Foto di Daria Shevtsova da Pexels

Ci riflettevo in questi giorni. Credo che il mio problema, quello sulle incertezze, sul non avere un equilibrio solido, una presenza, una imponente forza d’animo, una pazienza che è forte, ma a volte vacilla del tutto, è legato alla bicicletta.

Da piccoli i nostri genitori, di solito i papà, ci comprano una piccola bicicletta e ci insegnano a portarla, o ci mettono in condizioni di imparare. Poi cresciamo e prendiamo una bici più grande e continuiamo a pedalare.

Mio padre non mi ha mai insegnato ad andare in bicicletta. Diceva, sia lui che mamma, che io non avevo mai chiesto di imparare. Credo che alcune cose vadano fatte a prescindere da ciò che un bambino chiede, sono pilastri fondamentali del crescere.

Vivo in una città dove non ci sono bici in giro, ma solo motorini che si intrufolano ovunque come più gli aggrada.

Spazi per le bici non ce ne sono. Non siamo a Londra, non siamo in una periferia verdeggiante e, anche ammesso che mio padre avesse voluto comprarne una da grande, non c’è dove metterla. Una volta una zia me ne regalò una, ma era molto pesante, la tenevamo gelosamente in ripostiglio e dopo averla portata una sola volta, poi fu regalata a qualcun altro.

Ricordo un’unica volta che papà mi portò in una piazza vicino casa per insegnarmi. Lui sapeva andare in bici perché con la bici ci aveva lavorato diversi anni, ma a me non riuscì a far capire come affrontarla, non riuscì a farmi capire come mantenermi in equilibrio.

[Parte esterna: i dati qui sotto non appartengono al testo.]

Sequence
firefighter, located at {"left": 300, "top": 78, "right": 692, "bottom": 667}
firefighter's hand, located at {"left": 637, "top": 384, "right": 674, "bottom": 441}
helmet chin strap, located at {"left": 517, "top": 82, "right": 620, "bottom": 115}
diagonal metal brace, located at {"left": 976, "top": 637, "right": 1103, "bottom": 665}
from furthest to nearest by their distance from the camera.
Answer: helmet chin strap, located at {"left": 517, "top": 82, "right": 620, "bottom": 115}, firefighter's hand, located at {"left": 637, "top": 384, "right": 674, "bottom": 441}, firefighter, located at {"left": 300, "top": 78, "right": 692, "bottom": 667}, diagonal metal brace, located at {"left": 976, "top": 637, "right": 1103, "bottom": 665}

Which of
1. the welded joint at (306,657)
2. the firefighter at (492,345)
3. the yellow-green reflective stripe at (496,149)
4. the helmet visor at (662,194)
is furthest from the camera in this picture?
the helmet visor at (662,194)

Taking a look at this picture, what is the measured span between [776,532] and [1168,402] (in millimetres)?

All’inizio cadevo di continuo. Non ero capace nemmeno di andare dritto, forse dopo mezz’ora provai l’ebrezza di riuscire a rimanere dritto senza cadere, ma appena muovevo il manubrio di lato, per girare intorno alla piazza, cadevo. Non ho mai imparato a svoltare e non tornammo più in quella piazza perché la bici era pesante e non avevamo spazio in casa. Giù al palazzo non era il caso. C’era il rischio di trovarne, al suo posto, dieci, e di non saperla poi distinguere dalle altre.

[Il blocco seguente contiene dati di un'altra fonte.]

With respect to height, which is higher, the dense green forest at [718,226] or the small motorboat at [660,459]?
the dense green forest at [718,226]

Ho sempre invidiato quei ragazzini dei film di E.T., dei Goonies, di quelle serie TV e film americani e tedeschi, ma anche inglesi, dove hanno tutto quello spazio e si muovono in bicicletta tranquilli e felici, corrono con altri amici e tutti in bici.

Amavo anche quel videogioco che giocavo durante la mia adolescenza, si chiamava Paperboy. C’era questo ragazzo che in bicicletta doveva consegnare il quotidiano lanciandolo mentre si pedalava.

Non ho mai imparato a portare una bicicletta, a tenermi in equilibrio e credo che questo fatto mi abbia poi segnato a vita, ecco perché non sono equilibrato, ho paura e non ho fiducia in me stesso.

E mio padre non potrà mai più insegnarmi.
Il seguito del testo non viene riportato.